I just love it when I sneak a little wisdom in on myself. Kind of catch myself by surprise, and am reminded of things bigger and greater and grander than me. I can play demi-god with my flower beds, but ultimately it's not up to me to determine which things should stay and which should go in life. There are a lot of weeds in my world and in my past, but if all of the negative things went away what kind of person would I be? I'd have no drive, little ambition, no sympathy, and no purpose. I'd likely be alone, having run off Shawn and any other worthwhile companions either through my coldness toward others or my blasé approach to life. Perhaps I'd be living with my parents or worse, in deplorable conditions, never having been inspired to manage money. And I certainly wouldn't know any of you without a reason to write this blog.

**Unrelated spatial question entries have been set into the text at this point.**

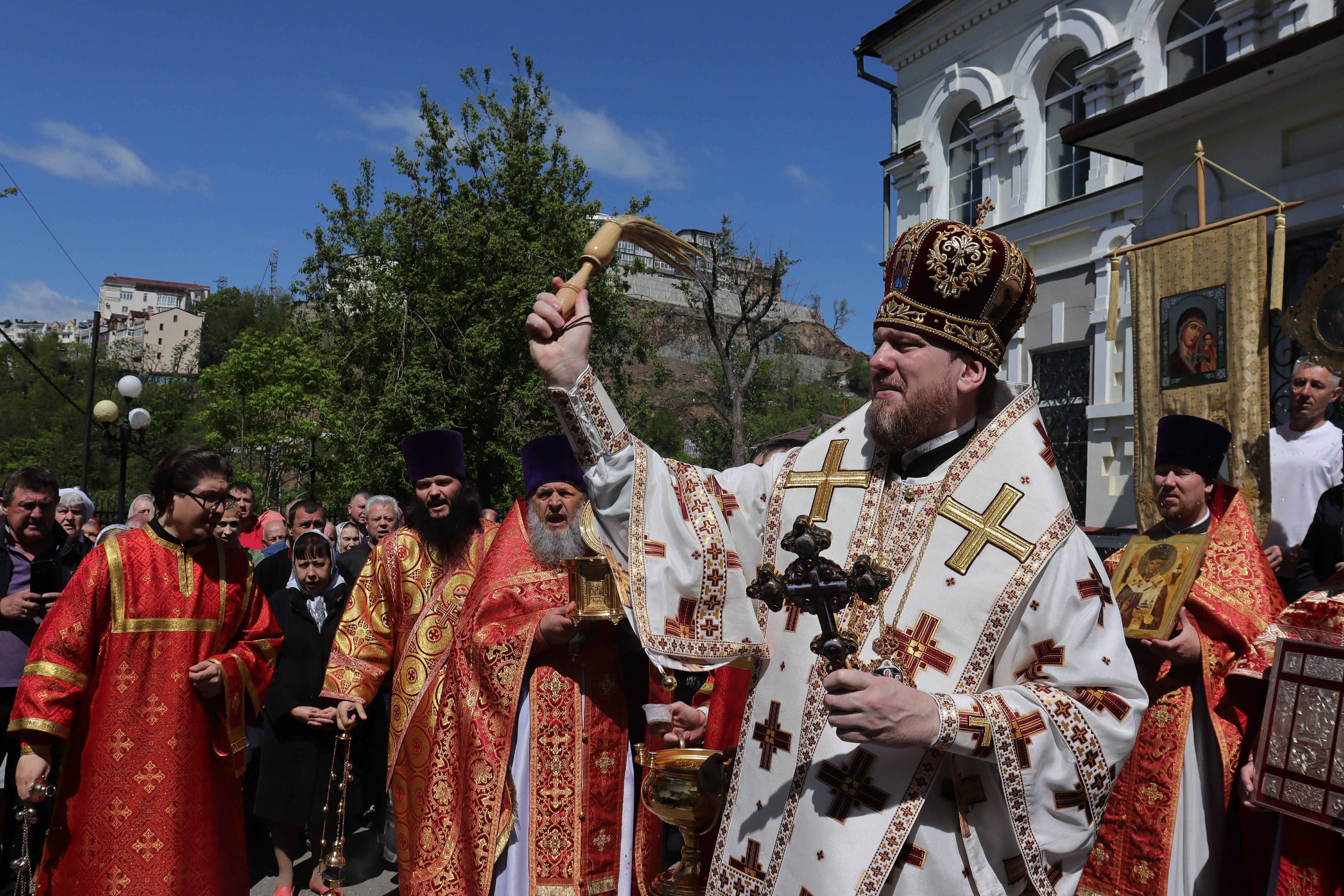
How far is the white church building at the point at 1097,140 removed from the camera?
9.08 meters

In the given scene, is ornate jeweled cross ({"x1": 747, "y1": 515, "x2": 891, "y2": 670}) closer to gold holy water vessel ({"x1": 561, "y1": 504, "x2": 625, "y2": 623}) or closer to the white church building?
gold holy water vessel ({"x1": 561, "y1": 504, "x2": 625, "y2": 623})

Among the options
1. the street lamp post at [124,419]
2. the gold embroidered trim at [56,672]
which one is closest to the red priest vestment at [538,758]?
the gold embroidered trim at [56,672]

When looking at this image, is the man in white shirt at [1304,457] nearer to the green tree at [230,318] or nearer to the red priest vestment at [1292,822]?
the red priest vestment at [1292,822]

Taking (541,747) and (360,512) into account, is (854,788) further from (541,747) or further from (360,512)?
(360,512)

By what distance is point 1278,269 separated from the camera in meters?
8.26

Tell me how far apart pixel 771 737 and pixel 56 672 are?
11.1 ft

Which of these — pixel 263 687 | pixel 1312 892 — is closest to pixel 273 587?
pixel 263 687

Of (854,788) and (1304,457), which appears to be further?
(1304,457)

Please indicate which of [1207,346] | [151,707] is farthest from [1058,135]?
[151,707]

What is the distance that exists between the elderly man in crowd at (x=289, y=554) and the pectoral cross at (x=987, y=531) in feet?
12.7

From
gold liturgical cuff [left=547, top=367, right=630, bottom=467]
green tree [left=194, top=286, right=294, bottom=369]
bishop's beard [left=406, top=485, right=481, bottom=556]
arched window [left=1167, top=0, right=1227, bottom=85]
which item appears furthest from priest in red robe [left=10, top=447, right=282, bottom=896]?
green tree [left=194, top=286, right=294, bottom=369]

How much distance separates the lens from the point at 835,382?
73125mm

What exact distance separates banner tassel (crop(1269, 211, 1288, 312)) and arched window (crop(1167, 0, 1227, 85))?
4.85 metres

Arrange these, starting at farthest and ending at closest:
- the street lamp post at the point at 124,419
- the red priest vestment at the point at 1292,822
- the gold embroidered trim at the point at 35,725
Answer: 1. the street lamp post at the point at 124,419
2. the gold embroidered trim at the point at 35,725
3. the red priest vestment at the point at 1292,822
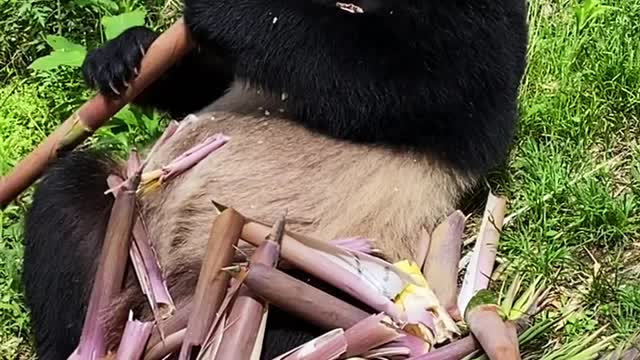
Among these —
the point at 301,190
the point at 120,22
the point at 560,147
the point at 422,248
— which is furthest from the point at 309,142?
the point at 120,22

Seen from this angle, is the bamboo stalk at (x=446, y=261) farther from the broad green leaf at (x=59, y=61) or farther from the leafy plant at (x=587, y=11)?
the broad green leaf at (x=59, y=61)

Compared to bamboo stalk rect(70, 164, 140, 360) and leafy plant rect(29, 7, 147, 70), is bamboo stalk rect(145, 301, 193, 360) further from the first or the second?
leafy plant rect(29, 7, 147, 70)

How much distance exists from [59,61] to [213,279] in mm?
1631

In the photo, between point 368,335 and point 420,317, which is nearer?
point 368,335

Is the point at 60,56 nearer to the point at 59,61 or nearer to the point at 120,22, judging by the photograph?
the point at 59,61

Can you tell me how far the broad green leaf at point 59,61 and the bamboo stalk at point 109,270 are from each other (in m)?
1.17

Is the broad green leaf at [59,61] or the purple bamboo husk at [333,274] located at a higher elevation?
the broad green leaf at [59,61]

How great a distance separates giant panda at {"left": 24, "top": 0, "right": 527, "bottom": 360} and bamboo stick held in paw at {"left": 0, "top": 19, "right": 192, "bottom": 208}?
0.04 meters

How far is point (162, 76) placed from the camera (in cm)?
400

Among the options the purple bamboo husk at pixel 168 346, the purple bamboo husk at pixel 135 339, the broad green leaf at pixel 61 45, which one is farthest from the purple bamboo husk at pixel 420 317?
the broad green leaf at pixel 61 45

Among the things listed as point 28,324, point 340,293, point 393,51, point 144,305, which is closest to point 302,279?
point 340,293

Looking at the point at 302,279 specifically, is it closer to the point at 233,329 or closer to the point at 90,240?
the point at 233,329

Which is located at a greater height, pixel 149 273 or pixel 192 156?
pixel 192 156

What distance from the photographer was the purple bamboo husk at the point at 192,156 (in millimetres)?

Maybe I am a four-leaf clover. Maybe my life is the rare find...what are my leaves? My gifts, my treasures, my capabilities and blessings that make me unique?
- My husband and family, who are unique because they give me so much support, and not everyone is this lucky.
- My business/financial perspective, which helps me maintain some level of stability in my unstable life and lets me dream big knowing the small will be ok.
- My faith, which I know is something every person has a unique relationship with but I have to acknowledge that for my many sickie peers who feel forgotten, I know I am not.
- My diagnosis, which underlies everything else. I need my family's support more than I should because of these medical challenges. I crave stability for many reasons, including as a counterbalance to the uncertainty about my medical situation even from day to day and over time. My continued faith is, to some, surprising given the unpleasantries of being diagnosed with a chronic illness in my teens and the chronic challenges that come with that.